El tsunami económico que está destruyendo fortunas gigantescas, empresas enormes y una multitud de empleos en todo el planeta, comenzó hace un par de años con un terremoto, a primera vista no muy violento, en el mercado inmobiliario de Estados Unidos. Como ocurre con los temblores naturales, fue consecuencia de presiones que se acumulaban durante décadas. Desde 1977, bancos y otras instituciones financieras se han visto obligados a colaborar para que todos los norteamericanos, en especial los integrantes de minorías étnicas consideradas víctimas de prejuicios intolerables, pudieran adquirir una vivienda propia. Los banqueros que, fieles a las tradiciones adustas de su oficio, no querían prestar dinero a personas claramente insolventes serían acusados ante la Justicia de discriminación racial, lo que les costaría muy caro, de suerte que se resignaron a acatar las reglas. Por lo tanto, a través de los años se creó una montaña de deudas tóxicas que más tarde sería atribuida a la falta de regulación supuestamente típica del sistema en la patria del "capitalismo salvaje". Sin embargo, sucede que las agencias hipotecarias principales, las simpáticamente denominadas Fannie Mae y Freddie Mac, eran entidades semipúblicas controladas desde cerca por políticos que estaban menos interesados en los detalles contables engorrosos que en asegurar que la pareja cumpliera un papel social progresista.

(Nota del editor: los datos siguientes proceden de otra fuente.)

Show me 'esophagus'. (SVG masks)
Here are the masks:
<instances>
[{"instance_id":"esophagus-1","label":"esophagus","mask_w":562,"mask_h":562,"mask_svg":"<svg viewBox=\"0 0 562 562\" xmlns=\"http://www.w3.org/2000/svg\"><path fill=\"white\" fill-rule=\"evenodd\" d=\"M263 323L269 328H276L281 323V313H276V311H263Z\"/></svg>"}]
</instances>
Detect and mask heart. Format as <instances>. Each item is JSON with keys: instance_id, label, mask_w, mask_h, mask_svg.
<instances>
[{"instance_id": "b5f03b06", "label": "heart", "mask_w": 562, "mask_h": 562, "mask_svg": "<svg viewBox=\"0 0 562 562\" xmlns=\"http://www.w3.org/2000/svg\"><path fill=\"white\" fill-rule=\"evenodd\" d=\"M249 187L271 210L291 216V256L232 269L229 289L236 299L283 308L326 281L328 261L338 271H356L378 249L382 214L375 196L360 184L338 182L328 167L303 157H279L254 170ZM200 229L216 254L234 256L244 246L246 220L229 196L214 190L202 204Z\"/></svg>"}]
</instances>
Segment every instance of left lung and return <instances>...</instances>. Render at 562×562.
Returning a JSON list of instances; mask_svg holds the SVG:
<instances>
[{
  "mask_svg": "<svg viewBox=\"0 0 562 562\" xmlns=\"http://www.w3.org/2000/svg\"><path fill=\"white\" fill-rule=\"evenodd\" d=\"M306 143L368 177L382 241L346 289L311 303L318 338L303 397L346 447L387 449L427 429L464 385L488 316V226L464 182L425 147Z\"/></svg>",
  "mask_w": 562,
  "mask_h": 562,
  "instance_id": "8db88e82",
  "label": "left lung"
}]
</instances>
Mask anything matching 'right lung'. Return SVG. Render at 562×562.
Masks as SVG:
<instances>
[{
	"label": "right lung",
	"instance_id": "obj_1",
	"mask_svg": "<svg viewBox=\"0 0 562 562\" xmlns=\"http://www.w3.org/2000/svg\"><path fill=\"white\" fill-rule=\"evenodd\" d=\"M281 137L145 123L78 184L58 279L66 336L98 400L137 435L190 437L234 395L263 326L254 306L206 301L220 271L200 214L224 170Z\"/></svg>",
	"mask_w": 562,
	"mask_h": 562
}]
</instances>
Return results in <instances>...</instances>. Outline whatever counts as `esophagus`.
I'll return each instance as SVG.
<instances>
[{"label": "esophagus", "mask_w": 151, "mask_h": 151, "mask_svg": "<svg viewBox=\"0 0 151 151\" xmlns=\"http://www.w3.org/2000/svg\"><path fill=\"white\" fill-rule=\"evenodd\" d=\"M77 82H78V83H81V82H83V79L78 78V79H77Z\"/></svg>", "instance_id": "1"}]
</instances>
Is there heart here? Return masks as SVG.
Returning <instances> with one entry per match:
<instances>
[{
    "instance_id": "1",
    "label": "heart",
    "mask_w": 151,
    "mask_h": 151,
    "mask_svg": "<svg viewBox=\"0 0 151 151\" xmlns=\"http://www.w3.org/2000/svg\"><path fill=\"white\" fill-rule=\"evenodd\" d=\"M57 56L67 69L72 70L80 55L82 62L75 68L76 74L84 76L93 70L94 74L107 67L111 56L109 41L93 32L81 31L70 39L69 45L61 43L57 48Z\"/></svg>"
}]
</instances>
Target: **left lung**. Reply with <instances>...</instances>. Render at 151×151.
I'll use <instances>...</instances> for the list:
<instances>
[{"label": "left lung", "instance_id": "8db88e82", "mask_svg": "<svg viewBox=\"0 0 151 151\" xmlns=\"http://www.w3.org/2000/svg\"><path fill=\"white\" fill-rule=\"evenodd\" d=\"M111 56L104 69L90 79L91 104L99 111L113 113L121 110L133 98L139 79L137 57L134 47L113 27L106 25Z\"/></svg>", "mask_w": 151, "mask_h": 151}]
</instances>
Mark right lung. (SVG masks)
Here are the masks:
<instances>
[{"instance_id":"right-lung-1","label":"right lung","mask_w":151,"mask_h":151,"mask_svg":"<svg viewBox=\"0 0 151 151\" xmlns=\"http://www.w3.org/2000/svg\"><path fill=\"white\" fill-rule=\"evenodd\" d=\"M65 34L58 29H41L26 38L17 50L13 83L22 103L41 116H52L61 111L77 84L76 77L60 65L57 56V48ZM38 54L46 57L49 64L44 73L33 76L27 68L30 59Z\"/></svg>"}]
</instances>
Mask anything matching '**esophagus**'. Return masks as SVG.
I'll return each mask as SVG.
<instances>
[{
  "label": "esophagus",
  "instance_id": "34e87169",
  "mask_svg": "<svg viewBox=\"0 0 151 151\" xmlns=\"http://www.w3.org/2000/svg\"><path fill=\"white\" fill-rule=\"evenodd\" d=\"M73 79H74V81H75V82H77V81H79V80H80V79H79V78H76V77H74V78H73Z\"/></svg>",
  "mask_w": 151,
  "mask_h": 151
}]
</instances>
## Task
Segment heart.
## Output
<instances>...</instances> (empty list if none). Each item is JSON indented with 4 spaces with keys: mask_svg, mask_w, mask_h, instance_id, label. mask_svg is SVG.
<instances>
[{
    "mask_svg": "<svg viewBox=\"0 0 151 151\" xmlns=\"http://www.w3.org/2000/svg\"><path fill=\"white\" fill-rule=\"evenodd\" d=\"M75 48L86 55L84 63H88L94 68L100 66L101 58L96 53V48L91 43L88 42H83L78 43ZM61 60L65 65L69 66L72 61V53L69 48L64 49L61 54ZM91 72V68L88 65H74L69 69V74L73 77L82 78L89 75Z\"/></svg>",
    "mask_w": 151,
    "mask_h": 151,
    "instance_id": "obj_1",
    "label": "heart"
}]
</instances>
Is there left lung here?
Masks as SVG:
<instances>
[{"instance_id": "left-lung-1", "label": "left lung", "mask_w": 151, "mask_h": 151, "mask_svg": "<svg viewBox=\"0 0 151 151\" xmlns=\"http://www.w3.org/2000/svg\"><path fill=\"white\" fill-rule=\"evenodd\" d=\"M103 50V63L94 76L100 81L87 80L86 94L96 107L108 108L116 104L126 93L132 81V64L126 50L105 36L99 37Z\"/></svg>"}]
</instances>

En la raíz de la debacle, pues, se encuentra un programa que fue impulsado con vigor por políticos resueltos a beneficiar a los pobres. Aunque a esta altura es evidente que hubiera sido mejor, y a la larga mucho más barato, hacerlo entregándoles casas sin pedirles nada a cambio, sucesivos gobiernos norteamericanos sabían muy bien que la mayoría de los contribuyentes se resistiría a permitirlo, motivo por el que prefirieron forzar a los banqueros a colaborar. Por supuesto que los banqueros procuraron minimizar los riesgos planteados por su aporte solidario a la equidad social dividiendo en pequeños pedazos las deudas que eventualmente resultarían incobrables, con el resultado de que andando el tiempo buena parte del sistema financiero mundial sería contagiada por el veneno.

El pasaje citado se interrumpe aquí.